Be humble. Love requests.. not demands it own way. When we make a request we show respect and show that we value our loved ones abilities to fulfill our request. It gives a choice to give or not. I think when asked most people will give...but to humble ourselves? Well, it can feel like it will take an act of God and it may..but its a choice we have too.

I want to feel and be appreciated..you do to.. I'm sure..So what are some ideas you have tried to practice words of affirmation?

Words of affirmation I try to share with Danny:

  • I appreciated that he gets up everyday to go to work or in his case now, that he goes to school to provide a stable future for me and our kids.
  • I encourage him to grow in his walk with the Lord by going to men's conferences, men's bible studies without any hassle about the time it takes.
  • I tell him I respect him and I show that ..by honoring his decisions for our family.
  • I tell him.. He is hot! cuz he is!
  • I ask for his forgiveness because I'm not always what I should be..a girl gets crabby sometimes...
  • I tell him is everything I ever wanted...and he is

Anyway, we are not perfect..I read this to Danny...and he was really moved..see..just a few words can make such a difference..I hope you enjoyed this...I would love to hear how you practice words of affirmation in your life..is it easy or hard for you?

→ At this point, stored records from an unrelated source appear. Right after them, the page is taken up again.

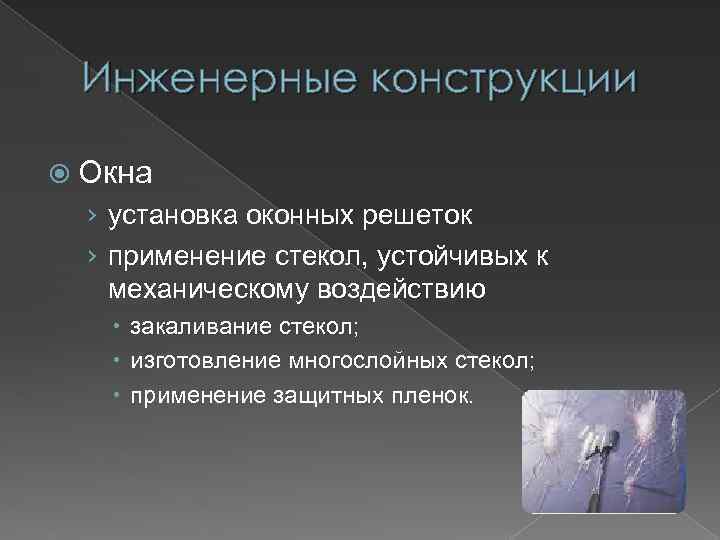 Инженерные конструкции

Окна

› установка оконных решеток

› применение стекол, устойчивых к механическому воздействию

• закаливание стекол;

• изготовление многослойных стекол;

• применение защитных пленок.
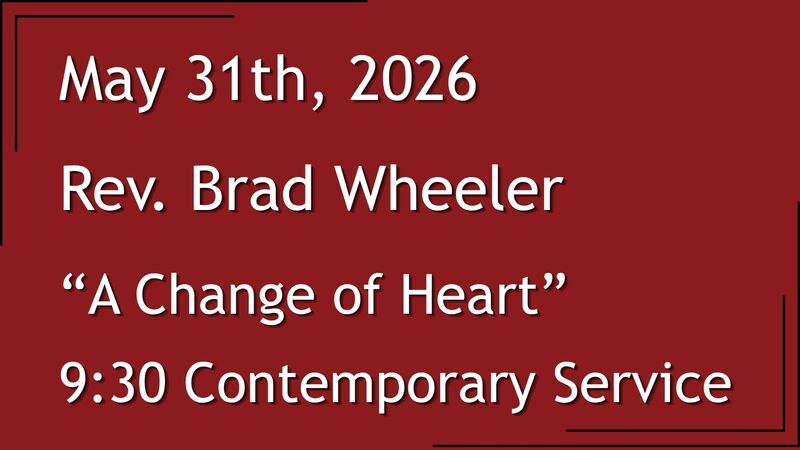 May 31th, 2026

Rev. Brad Wheeler

“A Change of Heart”

9:30 Contemporary Service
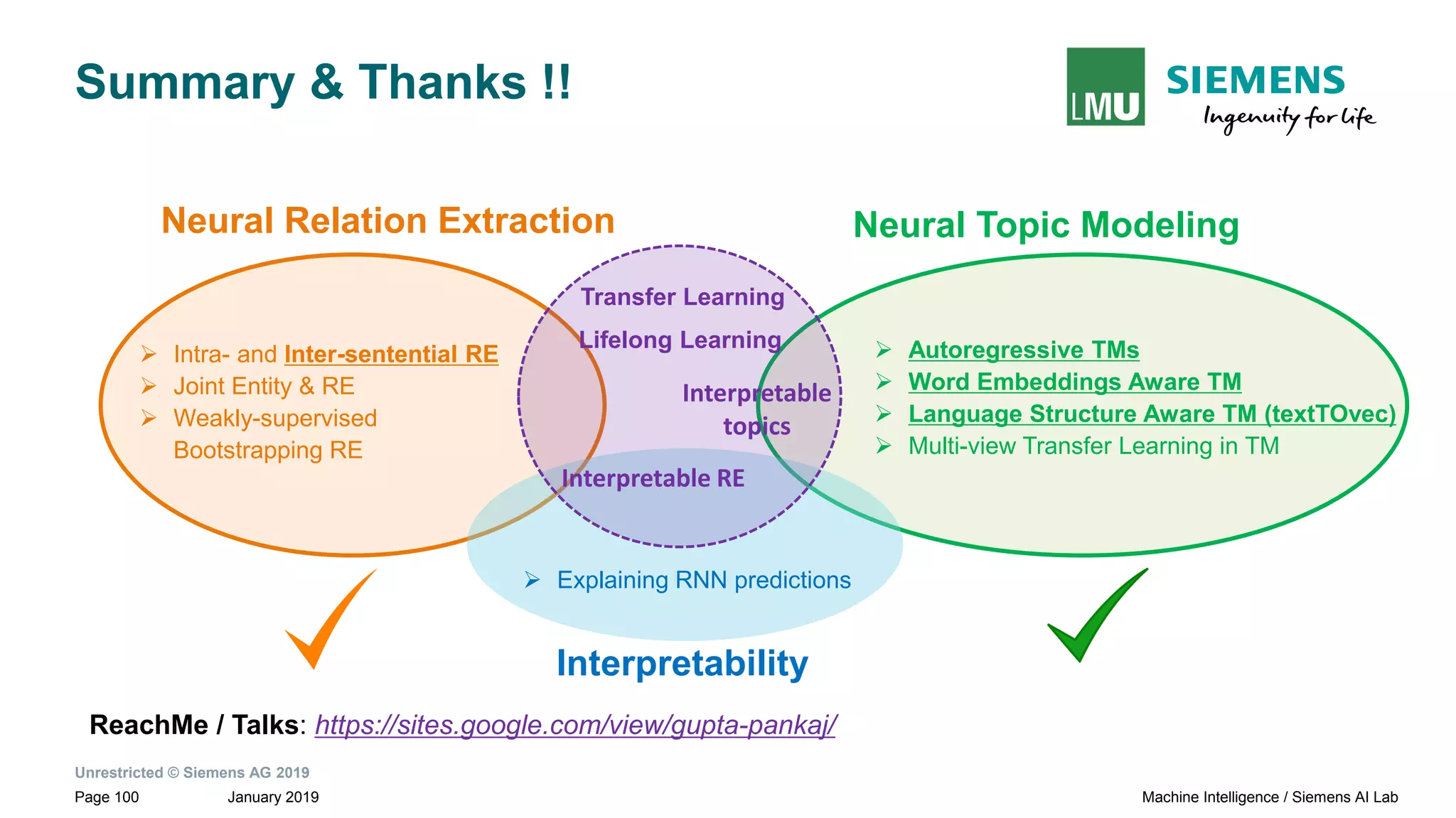 Summary & Thanks !!

LMU

SIEMENS
Ingenuity for life

Neural Relation Extraction

➢ Intra- and Inter-sentential RE
➢ Joint Entity & RE
➢ Weakly-supervised Bootstrapping RE

Transfer Learning
Lifelong Learning
Interpretable topics
Interpretable RE

Neural Topic Modeling

➢ Autoregressive TMs
➢ Word Embeddings Aware TM
➢ Language Structure Aware TM (textTOvec)
➢ Multi-view Transfer Learning in TM

➢ Explaining RNN predictions

Interpretability

ReachMe / Talks: https://sites.google.com/view/gupta-pankaj/

Unrestricted © Siemens AG 2019
Page 100 January 2019 Machine Intelligence / Siemens AI Lab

Thanks for stopping by! love ya mean it! Stephanie

4 comments:

Debra@CommonGround said...

This is a wonderful book and topic on the subject on "love", not just mushy superficial, but deep and inspiring thoughts and practical ways to say "I love you". Great post!
Debra

Kolein said...

It's hard for me to express face to face what I think about EC (that's the man of my dreams and I happen to be married to him- lucky, I am!) I am a writer and a do-er. Very action oriented, you might say. So I push through, as you put it, in this area, because whenever I tell him "he's hot!" or that "He's the most amazing man and father" or, and this one is tough because I have to really stop and think (remember, I'm action) that what he does for us (in specific) is so amazing - He stands ten feet tall and receives those accolades with a humble greatness and has a skip in his step, a smile on his face and all is right in the universe. The specifics are the difficult part for me. I feel them. But to put them in words - hard. But what happens to EC when I tell him these things....is priceless - like a life force into his veins!!!

He, on the other hand is a thinker and a speaker. He tells me in great detail gorgeous things about how he sees me. After I melt and you have to wipe me up off the floor, I think, man how did I get him?

However, the melting is only part of how I receive his love. When he does something for us. Builds a deck. Puts an art studio in the basement for me. Plants the vegetable garden. Hauls the wood for the stove. I'm His forever!!! (action, remember?)

I love this series. Can you tell?

Thank you

<3 ya!
~Kolein

Rebecca said...

Such a wonderful post...
Blessings
Rebecca

Out in the Fields said...

Great Stuff! This is an easy love language for me to give to everyone EXCEPT the one in my life who needs it most:( Why? I don't know...I feel so sad looking at what I just typed, I have to go talk to the Lord about that problem in my heart right now!